• **Data section**:

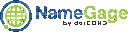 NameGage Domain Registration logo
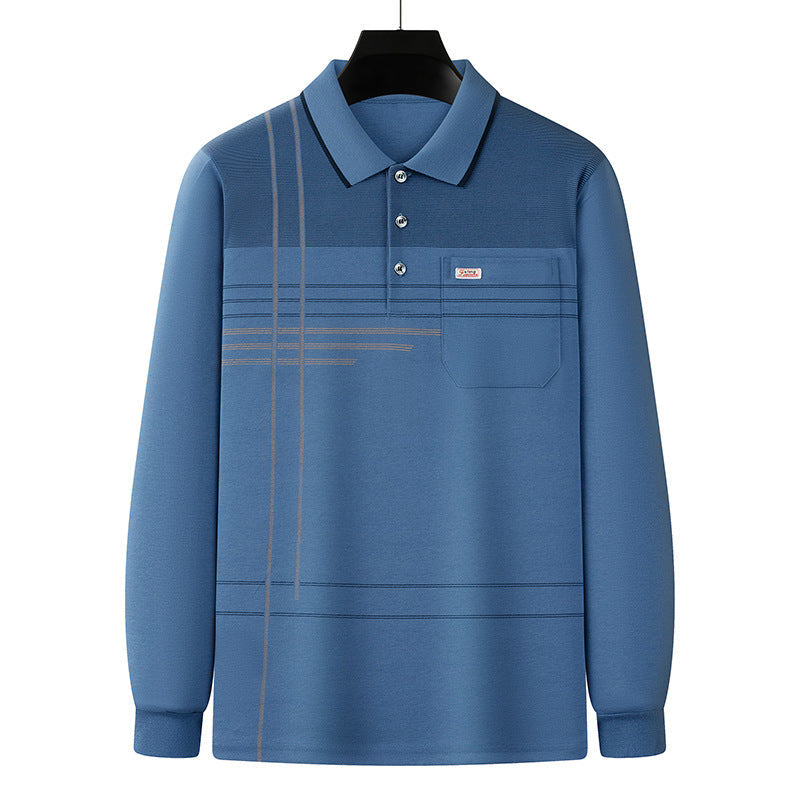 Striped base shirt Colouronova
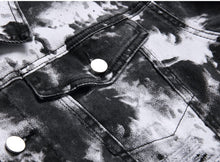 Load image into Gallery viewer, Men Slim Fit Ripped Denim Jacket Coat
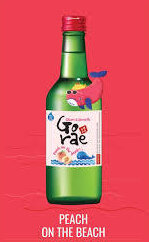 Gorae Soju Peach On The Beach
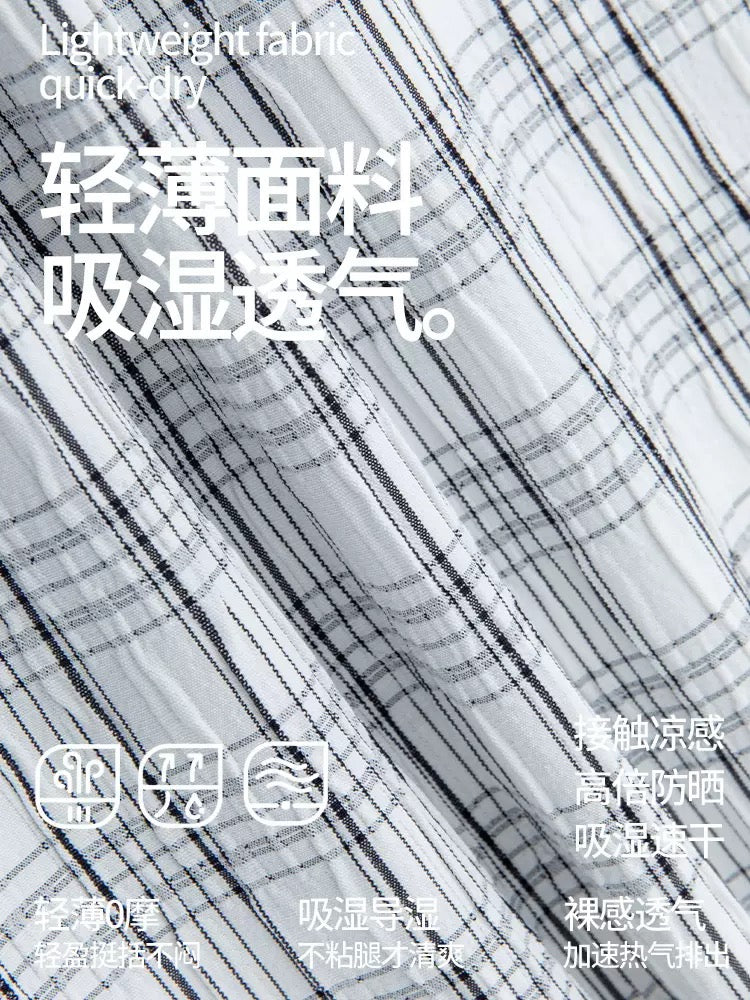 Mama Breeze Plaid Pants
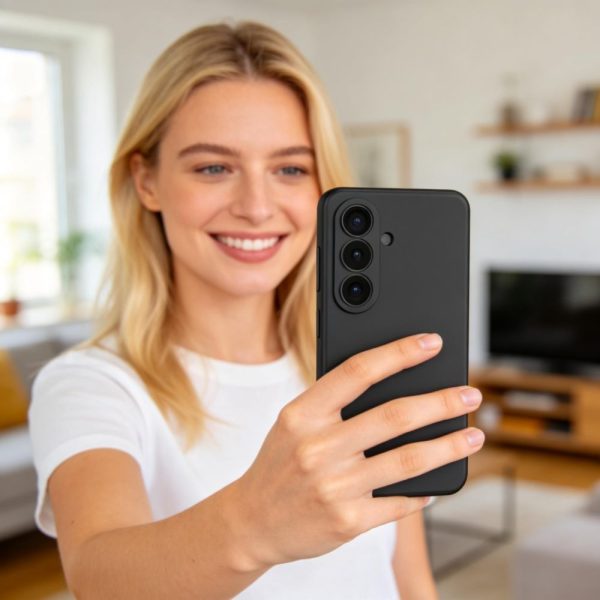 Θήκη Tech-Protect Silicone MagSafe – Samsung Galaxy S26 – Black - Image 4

* * *

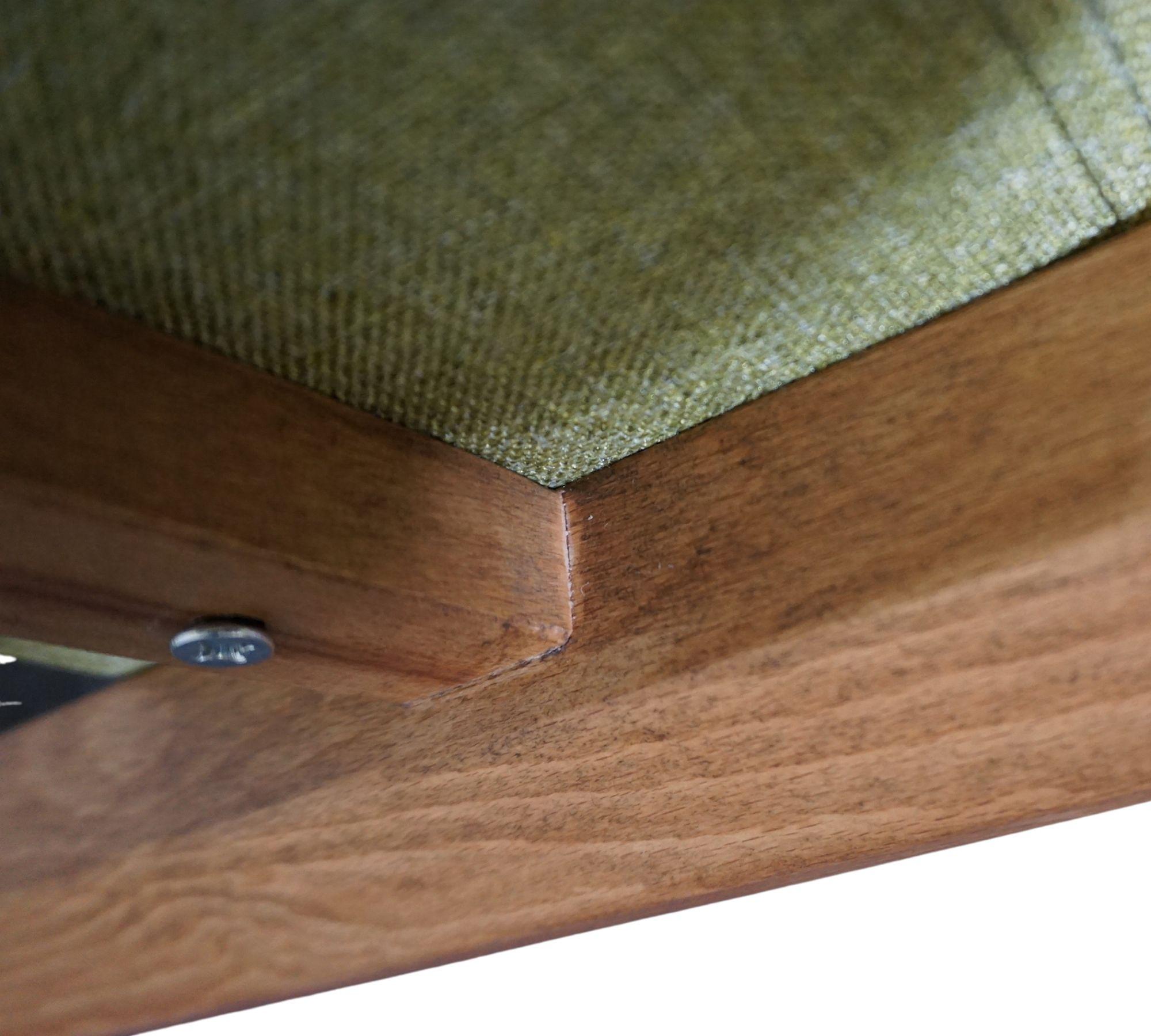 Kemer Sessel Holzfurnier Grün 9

• **Exercise**: Above are some records. Output exactly the lines from the one that contains "NameGage Domain Registration logo" to the one that contains "Θήκη Tech-Protect Silicone", keeping both, and omit the pictures.

• **Written answer**:
 NameGage Domain Registration logo
 Striped base shirt Colouronova
 Load image into Gallery viewer, Men Slim Fit Ripped Denim Jacket Coat
 Gorae Soju Peach On The Beach
 Mama Breeze Plaid Pants
 Θήκη Tech-Protect Silicone MagSafe – Samsung Galaxy S26 – Black - Image 4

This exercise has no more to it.